Taurus

Taurus 1.02

Players who don't do so will no longer be burdened with the wasteful memory use of SmartMap and the visual clutter of scripts they never use.
The reason why SmartMap never releases the memory is by design in Python 2.4 and that memory issue also affects every other line of Python code in Civ4.

Until version 2.5 Python's internal small-object allocator never released memory from it's pool of memory arenas.

This was changed from Python 2.5 onwards and it would be possible to port that change back to Python 2.4.
- Patch #1123430: Python's small-object allocator now returns an arena to
the system ``free()`` when all memory within an arena becomes unused
again. Prior to Python 2.5, arenas (256KB chunks of memory) were never
freed. Some applications will see a drop in virtual memory size now,
especially long-running applications that, from time to time, temporarily
use a large number of small objects. Note that when Python returns an
arena to the platform C's ``free()``, there's no guarantee that the
platform C will in turn return that memory to the operating system. The
effect of the patch is to stop making that impossible, and in tests it
appears to be effective at least on Microsoft C and gcc-based systems.
Thanks to Evan Jones for hard work and patience.

 
Thanks for this background info. I take it that would mean recompiling python24.dll – which gets loaded from the BtS install directory, so it's not something a mod could fix. Without really having looked into the implementation of SmartMap, I would assume that there is some way to delay the bulk of its memory allocations until the map becomes selected. My understanding (from Toffer's C2C Git commit, which made me aware of the problem in the first place, and iirc also a quick test of my own) is that, currently, all the memory gets allocated upon just opening one of the game setup screens.
 
My understanding (from Toffer's C2C Git commit, which made me aware of the problem in the first place, and iirc also a quick test of my own) is that, currently, all the memory gets allocated upon just opening one of the game setup screens.
SmartMap does some processing to setup some of it's options. It's probably necessary to do that once the setup screen gets opened the first time. At least that's what i recall but maybe there's room for improvement.

· · · ·

• _Activity 1_
Write out the part of the SmartMap memory discussion that opens with the words "- Patch #1123430: Python's" and closes with "and gcc-based systems.".
• _Activity 2_
Extend the SmartMap memory discussion from where it stops.
The entries come from a separate source.

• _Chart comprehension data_

· · · ·

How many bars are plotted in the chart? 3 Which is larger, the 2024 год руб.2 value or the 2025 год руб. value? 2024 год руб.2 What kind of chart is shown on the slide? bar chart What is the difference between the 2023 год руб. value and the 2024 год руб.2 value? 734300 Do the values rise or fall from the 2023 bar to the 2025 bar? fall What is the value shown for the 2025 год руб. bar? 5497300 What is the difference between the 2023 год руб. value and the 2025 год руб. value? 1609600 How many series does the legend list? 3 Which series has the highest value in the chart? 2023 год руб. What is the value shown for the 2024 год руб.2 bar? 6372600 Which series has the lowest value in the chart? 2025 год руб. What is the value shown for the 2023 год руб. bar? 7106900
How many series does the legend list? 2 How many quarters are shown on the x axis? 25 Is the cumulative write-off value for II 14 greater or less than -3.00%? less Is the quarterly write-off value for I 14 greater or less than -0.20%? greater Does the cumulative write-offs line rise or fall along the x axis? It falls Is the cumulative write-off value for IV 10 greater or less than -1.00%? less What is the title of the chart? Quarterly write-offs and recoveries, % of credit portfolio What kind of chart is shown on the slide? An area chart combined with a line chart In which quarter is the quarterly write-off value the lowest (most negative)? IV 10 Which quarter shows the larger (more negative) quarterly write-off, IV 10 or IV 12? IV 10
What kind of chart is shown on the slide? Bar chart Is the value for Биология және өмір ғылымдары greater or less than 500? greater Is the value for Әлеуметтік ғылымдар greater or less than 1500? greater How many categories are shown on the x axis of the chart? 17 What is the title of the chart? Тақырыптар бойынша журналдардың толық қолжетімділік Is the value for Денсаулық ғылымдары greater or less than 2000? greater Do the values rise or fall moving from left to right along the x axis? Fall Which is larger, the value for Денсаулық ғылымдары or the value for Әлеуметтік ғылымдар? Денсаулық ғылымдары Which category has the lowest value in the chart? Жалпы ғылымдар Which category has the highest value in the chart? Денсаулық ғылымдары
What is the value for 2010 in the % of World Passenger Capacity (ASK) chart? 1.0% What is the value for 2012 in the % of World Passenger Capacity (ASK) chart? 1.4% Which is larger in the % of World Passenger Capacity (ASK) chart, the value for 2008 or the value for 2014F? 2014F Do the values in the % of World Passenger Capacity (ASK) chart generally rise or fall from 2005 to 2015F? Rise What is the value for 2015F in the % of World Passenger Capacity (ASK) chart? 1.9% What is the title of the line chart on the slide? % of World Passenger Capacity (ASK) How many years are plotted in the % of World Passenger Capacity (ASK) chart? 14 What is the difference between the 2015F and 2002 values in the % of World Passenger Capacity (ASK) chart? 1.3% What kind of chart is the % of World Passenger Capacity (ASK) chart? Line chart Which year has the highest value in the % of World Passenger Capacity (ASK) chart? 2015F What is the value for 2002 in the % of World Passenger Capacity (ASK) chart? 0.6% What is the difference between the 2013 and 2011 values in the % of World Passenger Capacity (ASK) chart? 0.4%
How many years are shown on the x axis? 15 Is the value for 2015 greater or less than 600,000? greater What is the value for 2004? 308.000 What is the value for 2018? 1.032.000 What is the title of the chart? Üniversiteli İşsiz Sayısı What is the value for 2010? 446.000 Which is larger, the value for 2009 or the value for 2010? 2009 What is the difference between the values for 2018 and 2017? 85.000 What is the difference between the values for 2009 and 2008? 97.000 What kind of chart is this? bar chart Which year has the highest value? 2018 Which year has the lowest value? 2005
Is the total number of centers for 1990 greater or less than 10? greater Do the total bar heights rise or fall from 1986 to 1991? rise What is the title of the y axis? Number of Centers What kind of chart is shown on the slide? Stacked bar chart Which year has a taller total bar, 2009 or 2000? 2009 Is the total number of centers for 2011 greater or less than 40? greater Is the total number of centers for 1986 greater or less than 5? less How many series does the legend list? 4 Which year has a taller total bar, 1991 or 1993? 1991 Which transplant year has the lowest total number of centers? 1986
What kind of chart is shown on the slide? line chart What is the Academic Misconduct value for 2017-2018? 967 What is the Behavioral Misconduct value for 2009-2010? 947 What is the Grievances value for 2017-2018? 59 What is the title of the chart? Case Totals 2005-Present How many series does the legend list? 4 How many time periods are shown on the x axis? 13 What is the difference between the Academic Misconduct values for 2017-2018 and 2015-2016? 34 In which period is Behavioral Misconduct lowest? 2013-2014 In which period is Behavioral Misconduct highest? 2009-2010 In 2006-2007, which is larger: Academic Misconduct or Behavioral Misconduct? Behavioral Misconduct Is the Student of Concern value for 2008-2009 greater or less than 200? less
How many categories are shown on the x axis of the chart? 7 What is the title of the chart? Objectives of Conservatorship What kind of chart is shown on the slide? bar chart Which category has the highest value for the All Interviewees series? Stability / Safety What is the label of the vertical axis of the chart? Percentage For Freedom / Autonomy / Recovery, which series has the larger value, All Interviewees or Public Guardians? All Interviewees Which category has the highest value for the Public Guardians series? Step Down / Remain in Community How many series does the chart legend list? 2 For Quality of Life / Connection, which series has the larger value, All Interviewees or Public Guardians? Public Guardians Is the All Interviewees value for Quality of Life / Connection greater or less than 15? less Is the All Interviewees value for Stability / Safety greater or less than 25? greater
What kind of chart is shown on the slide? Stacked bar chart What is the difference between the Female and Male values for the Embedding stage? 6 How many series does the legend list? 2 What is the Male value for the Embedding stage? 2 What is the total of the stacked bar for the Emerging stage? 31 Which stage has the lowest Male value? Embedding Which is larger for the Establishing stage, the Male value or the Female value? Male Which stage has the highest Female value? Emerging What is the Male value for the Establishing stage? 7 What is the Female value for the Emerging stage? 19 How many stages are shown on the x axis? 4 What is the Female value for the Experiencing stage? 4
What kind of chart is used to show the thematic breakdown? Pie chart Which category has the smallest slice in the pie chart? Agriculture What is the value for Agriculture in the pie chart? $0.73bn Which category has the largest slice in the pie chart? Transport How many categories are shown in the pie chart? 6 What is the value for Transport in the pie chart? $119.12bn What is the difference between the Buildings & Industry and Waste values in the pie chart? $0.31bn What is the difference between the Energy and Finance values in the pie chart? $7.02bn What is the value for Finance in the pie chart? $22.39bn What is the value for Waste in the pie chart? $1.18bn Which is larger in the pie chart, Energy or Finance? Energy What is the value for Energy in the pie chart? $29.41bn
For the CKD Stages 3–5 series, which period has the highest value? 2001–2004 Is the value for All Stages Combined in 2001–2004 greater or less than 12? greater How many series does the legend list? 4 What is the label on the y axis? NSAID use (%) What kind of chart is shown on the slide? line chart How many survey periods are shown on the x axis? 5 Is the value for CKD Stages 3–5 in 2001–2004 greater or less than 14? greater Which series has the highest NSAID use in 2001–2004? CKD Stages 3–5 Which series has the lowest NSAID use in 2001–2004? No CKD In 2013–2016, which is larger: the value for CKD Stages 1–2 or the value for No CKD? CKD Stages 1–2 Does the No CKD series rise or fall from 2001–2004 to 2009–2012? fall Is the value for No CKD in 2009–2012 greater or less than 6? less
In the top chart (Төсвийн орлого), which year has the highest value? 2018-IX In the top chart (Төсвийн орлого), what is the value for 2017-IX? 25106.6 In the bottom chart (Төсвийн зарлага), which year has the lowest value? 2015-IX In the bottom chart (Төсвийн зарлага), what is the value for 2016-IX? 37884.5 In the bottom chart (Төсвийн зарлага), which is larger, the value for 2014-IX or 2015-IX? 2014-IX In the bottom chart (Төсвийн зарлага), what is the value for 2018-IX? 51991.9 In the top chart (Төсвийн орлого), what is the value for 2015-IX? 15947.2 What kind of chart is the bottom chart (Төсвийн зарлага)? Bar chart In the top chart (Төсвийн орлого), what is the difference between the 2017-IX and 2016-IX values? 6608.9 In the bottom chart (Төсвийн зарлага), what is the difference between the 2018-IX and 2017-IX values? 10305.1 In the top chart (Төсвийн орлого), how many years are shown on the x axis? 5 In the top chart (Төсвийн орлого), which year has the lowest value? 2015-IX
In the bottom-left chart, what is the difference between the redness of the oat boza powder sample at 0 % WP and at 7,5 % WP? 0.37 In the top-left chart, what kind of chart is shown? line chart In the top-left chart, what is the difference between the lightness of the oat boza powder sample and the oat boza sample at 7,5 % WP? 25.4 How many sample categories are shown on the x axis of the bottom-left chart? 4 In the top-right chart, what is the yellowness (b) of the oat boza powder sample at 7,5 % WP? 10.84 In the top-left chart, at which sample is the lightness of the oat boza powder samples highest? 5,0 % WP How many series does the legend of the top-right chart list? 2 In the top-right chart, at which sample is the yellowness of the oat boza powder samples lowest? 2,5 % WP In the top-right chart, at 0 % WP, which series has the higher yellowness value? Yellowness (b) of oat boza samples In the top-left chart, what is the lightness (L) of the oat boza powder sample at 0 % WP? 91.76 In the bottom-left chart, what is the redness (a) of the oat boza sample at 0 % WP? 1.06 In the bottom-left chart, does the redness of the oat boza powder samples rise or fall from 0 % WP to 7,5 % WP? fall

· · · ·

• _Answer section 1_
- Patch #1123430: Python's small-object allocator now returns an arena to
the system ``free()`` when all memory within an arena becomes unused
again. Prior to Python 2.5, arenas (256KB chunks of memory) were never
freed. Some applications will see a drop in virtual memory size now,
especially long-running applications that, from time to time, temporarily
use a large number of small objects. Note that when Python returns an
arena to the platform C's ``free()``, there's no guarantee that the
platform C will in turn return that memory to the operating system. The
effect of the patch is to stop making that impossible, and in tests it
appears to be effective at least on Microsoft C and gcc-based systems.

• _Answer section 2_
There is a function firstTimeInit. That's actually only called once the script is selected. The 100 MB get allocated already when the module is loaded, which happens upon selecting Single Player on the opening menu, i.e. even before the game setup screen. There's an enormous global array "blueMarbleHeightData". Well, it's perhaps 300k integers. That should result in maybe a few MB? But, apparently, it's responsible for the full 100. Turning it into a local variable is no help. The data can be moved into a separate (.csv) file that only gets parsed in generatePlotTypes. However, I'm not sure if a map script can easily locate a file in its own folder (i.e. in PrivateMaps or PublicMaps). __file__ seems to point to the BtS "Assets" directory. The data also has a great deal of redundancy. And I haven't yet figured out precisely what it gets used for. With the default options, it doesn't seem to be used at all.

I also noticed a bug that causes the script's config file to be created directly under My Games: fileName = civFilePath() + "smartmap90.cfg"
Lack of a path separator. Fixing that moves the config file into My Games\Sid Meier's Civilization 4 rather than into the corresponding BtS directory. Apparently the registry keys that the script consults are outdated. Another hint for me that I probably shouldn't try to mess with this monstrous script given my inexpertise in Python.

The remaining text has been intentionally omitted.